* Input *
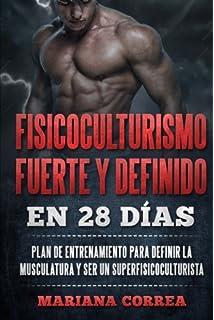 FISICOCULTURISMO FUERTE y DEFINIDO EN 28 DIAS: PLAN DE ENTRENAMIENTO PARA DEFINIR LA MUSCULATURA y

==

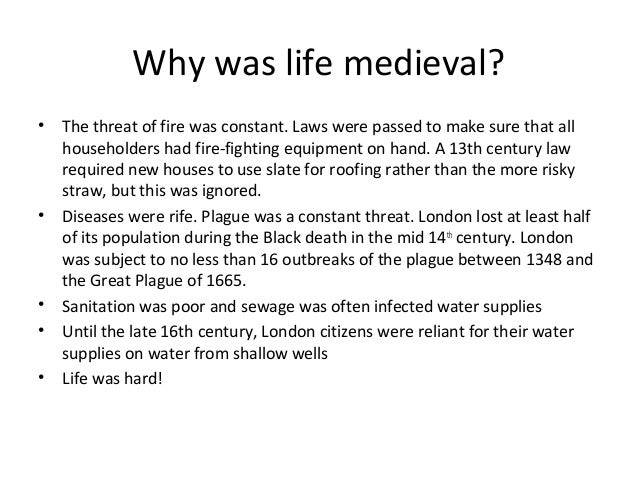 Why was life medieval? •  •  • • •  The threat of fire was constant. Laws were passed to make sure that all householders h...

...

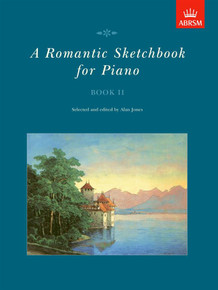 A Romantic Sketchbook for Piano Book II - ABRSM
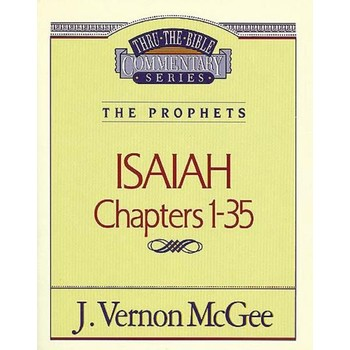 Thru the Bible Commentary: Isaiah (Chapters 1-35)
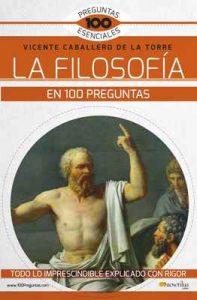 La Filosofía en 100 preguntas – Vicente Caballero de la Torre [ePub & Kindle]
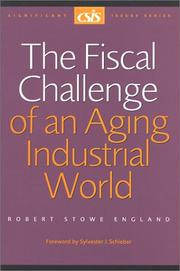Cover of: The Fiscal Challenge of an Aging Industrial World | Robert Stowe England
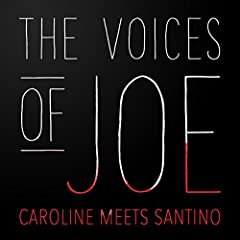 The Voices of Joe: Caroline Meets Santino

* Problem description *
Extract from the material above the stretch running from the line containing "La Filosofía en" through the line containing "The Voices of Joe: Caroline Meets Santino". Keep the text exact and the pictures out.

* Problem solution *
 La Filosofía en 100 preguntas – Vicente Caballero de la Torre [ePub & Kindle]
Cover of: The Fiscal Challenge of an Aging Industrial World | Robert Stowe England
 The Voices of Joe: Caroline Meets Santino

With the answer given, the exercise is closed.